Prompt 1: Reproduce the passage about Chaga word for word, starting at "One of our favorite" and ending at "and daily life.".
Prompt 2:
Answer these questions using the passage about Chaga:
(a) In the forests of which two regions does Chaga thrive in midwinter?
(b) Into which two ancient traditions has Chaga been woven?
(c) What is combined with the Wild Chaga Rootbeer Elixir to make a summer "soda"?
Prompt 3: Write a continuation of the passage about Chaga, picking up after its final sentence.

One of our favorite ways to beat the heat involves, ironically, a mushroom that thrives in the midwinter forests of northern Canada and Siberia: Chaga.
Consumed for thousands of years by indigenous tribes and woven into ancient traditions like Traditional Chinese Medicine and Ayurveda, Chaga has long been revered as a tonic for resilience — prized for its role in supporting the immune system and a balanced inflammatory response.
Modern research keeps pointing in the same direction: Chaga ranks among the most antioxidant-dense foods ever studied. Antioxidants are the body's allies against oxidative stress — the wear and tear associated with aging, environmental damage, and daily life.
It turns out, if you combine sparkling water with our Wild Chaga Rootbeer Elixir — wild-harvested Chaga blended with the roots, barks, berries and botanicals of the original herbal "root beer" formula — you get a summer "soda" that supports digestion and healthy inflammatory balance, slightly sweet and highly refreshing.

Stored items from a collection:
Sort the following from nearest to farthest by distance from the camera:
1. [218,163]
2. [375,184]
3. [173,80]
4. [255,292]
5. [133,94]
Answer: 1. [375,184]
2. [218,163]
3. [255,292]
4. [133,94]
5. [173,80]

Written answer 1:
One of our favorite ways to beat the heat involves, ironically, a mushroom that thrives in the midwinter forests of northern Canada and Siberia: Chaga.
Consumed for thousands of years by indigenous tribes and woven into ancient traditions like Traditional Chinese Medicine and Ayurveda, Chaga has long been revered as a tonic for resilience — prized for its role in supporting the immune system and a balanced inflammatory response.
Modern research keeps pointing in the same direction: Chaga ranks among the most antioxidant-dense foods ever studied. Antioxidants are the body's allies against oxidative stress — the wear and tear associated with aging, environmental damage, and daily life.

Written answer 2:
(a) Northern Canada and Siberia
(b) Traditional Chinese Medicine and Ayurveda
(c) Sparkling water

Written answer 3:
The ingredients are as simple as it gets, so you can enjoy your potent herbal preparations and still have plenty of time to actually enjoy summer, too.
The ritual is simple.
Fill a glass with ice, pour in your sparkling water, and add a dropperful or two of the Wild Chaga Rootbeer Elixir. Stir once, watch it cloud into that deep amber hue, and you're holding something closer to the original root beer than anything on a store shelf — the way it was made before the recipe was stripped down to syrup and food coloring. A squeeze of lime or a sprig of wild mint if you're feeling ceremonial.
Why wild matters.
Our Chaga isn't grown in a lab on sterilized grain — it's harvested from living birch trees in the northern forest, where it spends years slowly concentrating the compounds it's known for. Birch is the key: Chaga draws betulin from the tree itself, something cultivated Chaga simply never touches. We harvest in small batches, take only what the forest offers, and leave the rest to keep growing. That patience is in every bottle.
Slow medicine for fast months.
Summer moves quickly — long days, travel, late nights around the fire. A daily herbal ritual doesn't need to be another task on the list. Sometimes it's just a cold glass of something ancient dressed up as something familiar. The forest did the hard work centuries ago. All you have to do is pour.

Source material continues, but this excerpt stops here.